§ Ziel A: Prüf anhand des Textes über den Reichstag zu Regensburg, ob diese Aussagen stimmen: (i) Das Schriftstück wurde am 13. 3. 1557 verlesen und gebilligt. (ii) Der Reichsjustiztag soll in Speyer stattfinden. (iii) Der derzeitige RKG-Richter wird gegen seinen Willen von seinem Amt entbunden. Antworte jeweils mit Ja oder Nein und zitiere die entscheidenden Worte aus dem Text wörtlich.
§ Ziel B: Wem wurde das Schriftstück laut dem Text über den Reichstag zu Regensburg anstelle des Königs übergeben?
§ Ziel C: Schreib den Text über den Reichstag zu Regensburg nach seinem letzten Satz weiter.

§ Vorliegender Text:
Deutsche Reichstagsakten, Reichsversammlungen 1556 – 1662 Der Reichstag zu Regensburg 1556/57 bearbeitet von Josef Leeb

Stellungnahme zum Bericht der Visitationskommission 1556. Neubesetzung des RKG-Richteramtes. Besetzung vakanter Assessorenstellen. Prorogation der an den RT verwiesenen Gravamina, Berichte und Memorialia bezüglich RKG und RKGO an einen Reichsjustiztag als außerordentlicher DT ab 30. 5. 1557 in Speyer.

Im RR verlesen und gebilligt am 13. 3. 1557. Vizekanzler Jonas anstelle des Kgs. übergeben am 14. 3.1 Von den Reichsständen kopiert am 15. 3.

StA Würzburg, WRTA 36, fol. 372–374’ (Kop. Überschr.: Der Reichs stennd bedencken uber die acta jungst gehaltener camergerichts visitation. Aufschr.: Lectum Ratisponae, 15. Marcii anno 57.) = Textvorlage. HStA München, K. blau 107/2b, unfol. (Kop. Überschr.: Gemeiner reichsstende bedencken uber die jungst gehalttne camergerichts visitation. Aufschr.: Lectum 15. Martii 1557.) = B. HStA Düsseldorf, JB II 2295, fol. 321–323’ (Kop.) = C. HStA Weimar, Reg. E Nr. 233, fol. 43–46’ (Kop.). GStA PK Berlin, I. HA Rep. 10 Nr. Y Fasz. C, fol. 1–3a’ (Kop.). HStA Stuttgart, A 262 Bü. 49, unfol. (Kop.).

/373 f./ Die Reichsstände haben die Akten der letzten RKG-Visitation, soweit sie dem RT vorgelegt worden sind, beraten.

Sie entnehmen dem Visitationsbericht an den Ks. 2 , dass der derzeitige RKG-Richter auf eigenen Wunsch hin von seinem Amt entbunden wird3 . Deshalb bitten die Reichsstände den Kg., er möge gemäß RKGO für sich und namens des Ks. einen neuen RKG-Richter berufen4 , um die Funktion des RKG zu gewährleisten.

§ Gezeigte Einträge:
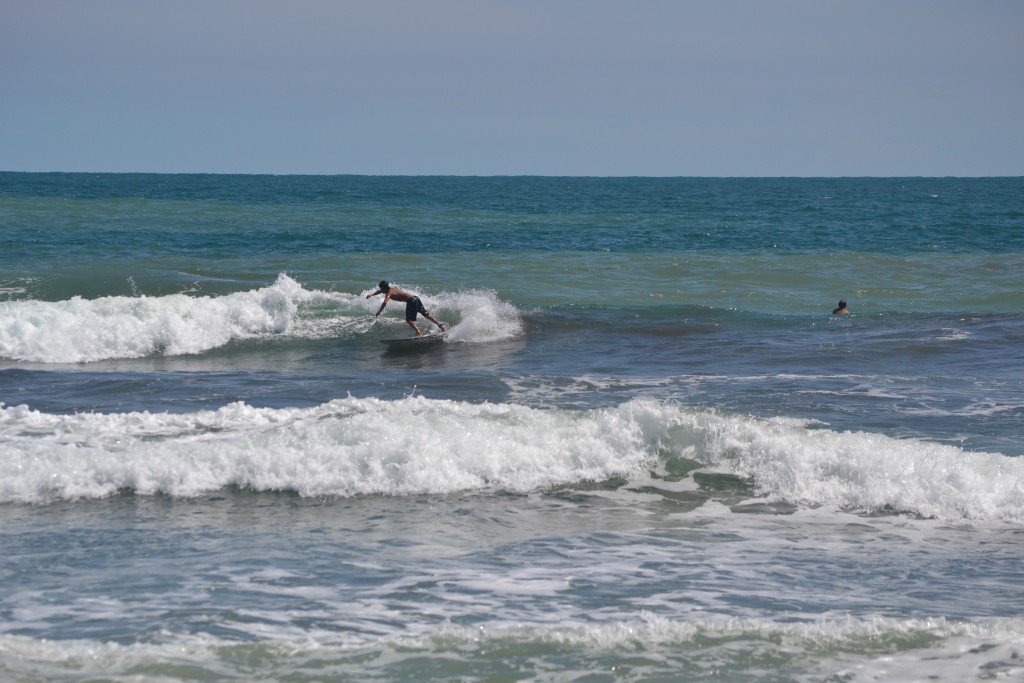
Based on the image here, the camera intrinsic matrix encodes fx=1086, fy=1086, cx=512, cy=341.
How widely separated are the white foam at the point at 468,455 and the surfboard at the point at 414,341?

...

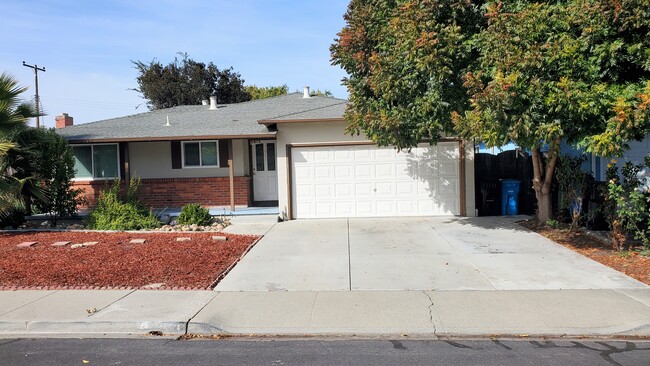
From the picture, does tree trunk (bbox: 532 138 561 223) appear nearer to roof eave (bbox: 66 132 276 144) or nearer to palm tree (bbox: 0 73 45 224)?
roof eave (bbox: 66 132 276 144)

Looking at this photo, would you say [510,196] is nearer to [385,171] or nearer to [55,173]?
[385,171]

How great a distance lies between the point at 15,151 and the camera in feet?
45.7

...

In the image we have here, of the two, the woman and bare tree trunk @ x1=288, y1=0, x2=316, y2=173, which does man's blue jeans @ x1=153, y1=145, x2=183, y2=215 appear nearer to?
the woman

§ Schriftliche Antwort A:
(i) Ja: „Im RR verlesen und gebilligt am 13. 3. 1557“
(ii) Ja: „an einen Reichsjustiztag als außerordentlicher DT ab 30. 5. 1557 in Speyer“
(iii) Nein: „auf eigenen Wunsch hin“

§ Schriftliche Antwort B: Vizekanzler Jonas.

§ Schriftliche Antwort C:
Daneben zeigt der Visitationsbericht, dass Assessorenstellen vakant sind, da die abordnenden Stände dem nicht rechtzeitig nachkommen oder unqualifizierte Personen schicken. Auch wenn das Besetzungsrecht aufgrund ausbleibender Abordnungen an RKG-Richter und Assessoren übergeht, können diese vakante Stellen nicht besetzen5 . Deshalb befürworten die Reichsstände, dass /373’/ von dato ditzs Reichs tags abschieds die jhenigen stennde, deren stell yetzundt nit besetzt, inn zeit der ordnung6 vonn neuem zugelassen werde unnd macht haben sollen, als ob eß an cammerrichter unnd beisitzer noch nit devolvirt, zu presentiren. Unnd da abermals etliche stennde wie vor seumig sein wurden, daß widerumb innhalts der ordnung cammerrichter unnd beysitzer die erledigte unnd uff sie devolvierte stell7 besetzen sollen. Da aber solches auch nit beschehe unnd inn dem cammerrichter unnd beisitzer seumig weren unnd zu zeit der ordenlichen visitation alsa erledigte unnd devolvierte beysitzer stennde befunden wurden, so sollen die ksl. oder kgl. commissarien und der stennde visitatores macht haben, zu solcher beisitzer stennde anndere zu presentiren8. Inn welcher annemung cammerrichter unnd die beysitzer sich der letzten revidierten ordnung gemeß unnd wie herkommen zuverhalten9, also das durch solche wege die erledigte stelle mit tauglichen, qualificirten personnen ersetzt unnd bestelt werden mogen.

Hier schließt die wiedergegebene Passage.